Exactly 51 seconds into the introduction, 'autism' popped up (CJ was recording it, his timer said '51 seconds'). We were told that 1 in 67 children are autistic. They mentioned that their numbers didnt match the CDC, but that the CDC was hiding The Truth.
We were also told that 'you need a good doctor, you need a good nurse, but you need a good team of chiropractors!' It seems this presentation was co-sponsored by a local chiro shop. Chiros were plugged ad nauseum throughout the afternoon.
Jenny McCarthy was hailed as a savior.
As for April Renees presentation, I was shaking I was so angry. It was a hate speech against scientists that would make any Creationist proud. After ranting about how scientists and physicians get pleasure from killing children she said 'I dont mean to degrade any of the pediatricians in the audience, if there are any, lol.' Then she promptly returned to slandering scientists and physicians.
Literally, nothing she said was scientifically accurate, and she Gish-Galloped by the book. Slide after slide of quotes from pediatricians saying how they loved killing babies and Excel graphs (like this one) with zero references to her sources. Claims that would be clarified with an introductory course in immunology and virology, yet she knew her Audience would never catch her BS. Hails of 'YEAH! THATS RIGHT!' 'AWWWWWW!' 'PRAISE HIM!' came from the audience on her cues.
You know how I always make fun of Creationists for speaking in 'coagulated word salads'? Renee took this to the extreme. She declared something called 'stealth viruses' were contaminating all vaccines. The fellow who invented that phrase wrote the introduction to Horowitzs book.
'Severe monkey viruses' also contaminated all vaccines-- CMV, EBV, HPV, HSV-1, were all 'severe monkey viruses'. Renee insisted that she got herpes from vaccines. She insisted her daughter died from EBV in her vaccinations, and blamed the physician who vaccinated her for the toddlers death. She scared every woman in the audience by insisting that if THEY were vaccinated, they could transfer these 'severe monkey viruses' to their babies, who would also die.
Im sure youll be surprised to find out she firmly established that she is an HIV Denier/Conspiracy theorist like Horowitz. Contaminated vaccines-->HIV.
Im sure you will also be surprised to hear she plugged Mothering magazine.
Im sure you will also be surprised to hear that she insisted that chelation was a natural, non-invasive way to cure autism.
Im sure you will also be surprised to hear she is a Creationist (and managed to bring that up in her presentation).
What I did find odd was that every few seconds, Renee would reference God, angels, or Yeshua.

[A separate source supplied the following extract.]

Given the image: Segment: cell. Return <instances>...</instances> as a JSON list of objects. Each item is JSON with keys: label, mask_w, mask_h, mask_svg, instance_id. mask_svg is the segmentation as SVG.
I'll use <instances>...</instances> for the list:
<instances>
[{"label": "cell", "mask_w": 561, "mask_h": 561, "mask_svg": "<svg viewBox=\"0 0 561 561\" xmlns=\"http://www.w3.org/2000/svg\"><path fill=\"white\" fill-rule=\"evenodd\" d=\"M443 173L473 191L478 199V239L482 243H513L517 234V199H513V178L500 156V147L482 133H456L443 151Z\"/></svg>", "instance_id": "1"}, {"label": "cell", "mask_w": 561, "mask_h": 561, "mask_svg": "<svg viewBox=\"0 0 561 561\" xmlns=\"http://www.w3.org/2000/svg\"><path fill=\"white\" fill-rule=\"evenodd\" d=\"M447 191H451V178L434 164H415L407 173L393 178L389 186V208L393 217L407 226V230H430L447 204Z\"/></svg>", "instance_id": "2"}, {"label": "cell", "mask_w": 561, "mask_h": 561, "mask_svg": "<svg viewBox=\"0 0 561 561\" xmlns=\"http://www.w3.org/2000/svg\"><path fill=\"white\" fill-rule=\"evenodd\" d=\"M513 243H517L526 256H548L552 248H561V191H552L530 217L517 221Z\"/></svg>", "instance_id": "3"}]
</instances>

Yes, Yeshua. CJ and I were baffled, and wondered if this indicated Renee was a Jehovah's Witness, who have their own issues with medicine. So while I wanted to call her a stupid bitch in the Q&A, I asked her in my adorable voice:
Me: Im sorry, this might be too personal...She wouldnt answer me.
Renee: No, go ahead!
Me: Well, I noticed that you kept mentioning your faith and God and... 'Yeshua'? I was just wondering what religion you were?
Renee: I dont like 'religion'. 'Religion' to me is man interfering with Gods word. But I believe in our Lord and Savior and blah blah blah blah Biblo-crap blah blah salvation blah blah.
Afterwards, I was drained. I was angry. Iron-willed ERV, who couldnt be shaken by Behes purple faced tantrums or Dembskis underwear staining flatulence, was literally shaking from this anti-vaxer. I couldnt stay for her boyfriends presentation (she kept calling him 'honey').
CJ dared me to get a pic with her. I thought I was hiding the fact I wanted to punch her really well. Photograph says otherwise (hey did I ever mention I was 7 feet tall?).
This pic sums up the afternoon perfectly.
But it was great having CJ there-- he gets the award for 'Best Comment EVAH!':
Renee: Grapefruit Seed Extract is so great blah blah blah you can buy it next door I never go anywhere without it blah blah blah. GSE is like Gods penicillin.hehehehehehehehe
CJ: *whisper* Um, I thought penicillin was Gods penicillin.